The estimated cost of the alteration is $1,700.
"If you look at public sentiment now in terms of guns and youth, even though it's a squirt gun, most people in favor of [altering] it feel that . . . the message it's providing in its imagery is not appropriate in this day and age," said city spokesman Juan Rios.
Locals enjoying the park on a summer afternoon appeared to agree. "If the artist and her family are willing to change it, and it will calm people, why not? We need more calm," Kerry Featheringill said.
The following would be merely inane if it wasn't so frightening.
Jeff
Philadelphia Inquirer http://web.philly.com/content/inquirer/2000/08/06/lifestyle/mfil06.htm
Sunday, August 6, 2000
Sculptor will 'disarm' one of her works
By Deborah Baker
ASSOCIATED PRESS
SANTA FE, N.M. - The boy and girl, slightly crouched, take aim at one another. She has a hose; he, a water pistol.
For Linda Strong, it was an image that captured the joy of being young.
When the sculptor was asked to create a fountain for a city park, it was a natural: Using her children as models, she caught in bronze their many water fights.
That was 21 years ago. Today - to some observers who have watched gun violence escalate and seen children bleeding in schoolyards - the piece evokes something more sinister.
So Strong is about to alter her sculpture in this art-savvy city. She plans to chisel off the boy's hand Thursday and give him a new one, holding a garden hose rather than a gun.
"I think it's the right thing to do," she said.
Last year, following the deaths of 14 students and a teacher at Columbine High School in Colorado, there were letters to a local newspaper and calls to City Hall objecting to the fountain.
"At first I didn't consider doing anything about it," said Strong, sitting in her studio south of Santa Fe. "I just went, 'Oh, listen to these people.' "
But then her fountain was vandalized. The boy was smeared with green paint, and someone wrote "no gun" on his legs. The artist became intent on protecting her work.
"And so I capitulated. I thought, the times have changed," she said. "I am open-minded enough to change with the times."
Strong went to the city, and the Santa Fe Arts Commission recommended the change.
"I don't like revisionism in art, but I think art in public places has another responsibility," said Letitia Frank, the commission chairwoman.
Strong, 58, is the first to admit that when no water is running through the fountain - frequently, during this summer's Western drought - the boy's pistol doesn't look like a squirt gun.
"I want people to look at it and enjoy it. It's not being enjoyed," she said.
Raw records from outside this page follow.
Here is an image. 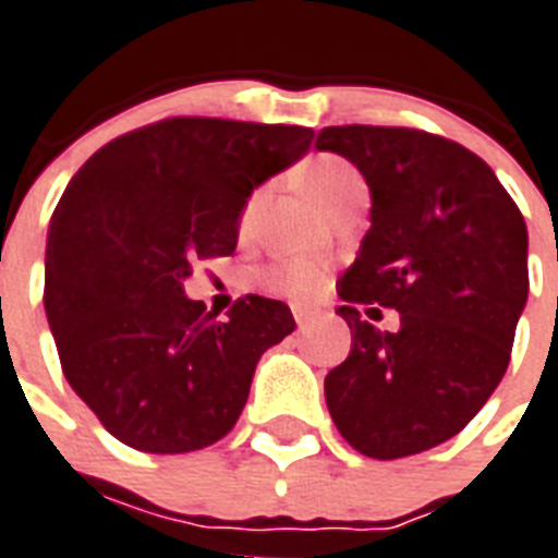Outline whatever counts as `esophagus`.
<instances>
[{
  "label": "esophagus",
  "instance_id": "esophagus-1",
  "mask_svg": "<svg viewBox=\"0 0 558 558\" xmlns=\"http://www.w3.org/2000/svg\"><path fill=\"white\" fill-rule=\"evenodd\" d=\"M292 315H295V324L298 327H301V330H306V327H310V324L315 322V310L313 306H304V304H295L292 306Z\"/></svg>",
  "mask_w": 558,
  "mask_h": 558
}]
</instances>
Not everyone agrees with the revision.
"I don't think there's anything wrong with it," said Diana Beilman, 15, glancing over at the sculpture from a nearby skateboard park. "Little boys hold guns all the time."
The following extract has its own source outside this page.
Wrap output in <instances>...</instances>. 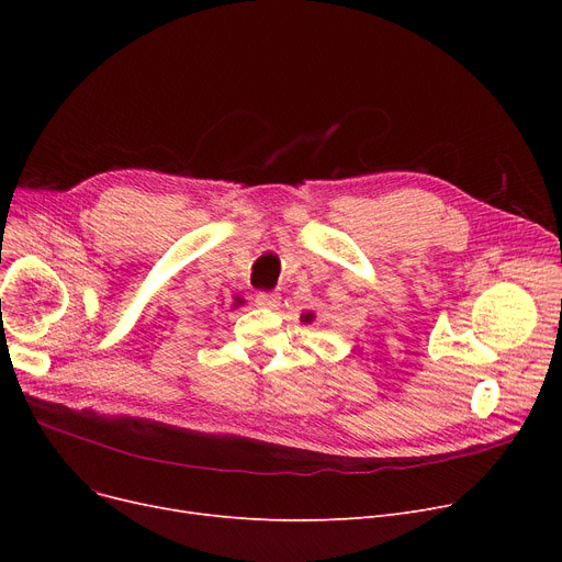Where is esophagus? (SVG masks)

Jack Samson, who moved to Santa Fe in 1930, blames "self-appointed guardians of our morality" for the planned alteration. "It is an effort to be politically correct, and I think it goes over the bounds of common sense," he said.
The estimated cost of the alteration is $1,700.
"If you look at public sentiment now in terms of guns and youth, even though it's a squirt gun, most people in favor of [altering] it feel that . . . the message it's providing in its imagery is not appropriate in this day and age," said city spokesman Juan Rios.
Locals enjoying the park on a summer afternoon appeared to agree. "If the artist and her family are willing to change it, and it will calm people, why not? We need more calm," Kerry Featheringill said.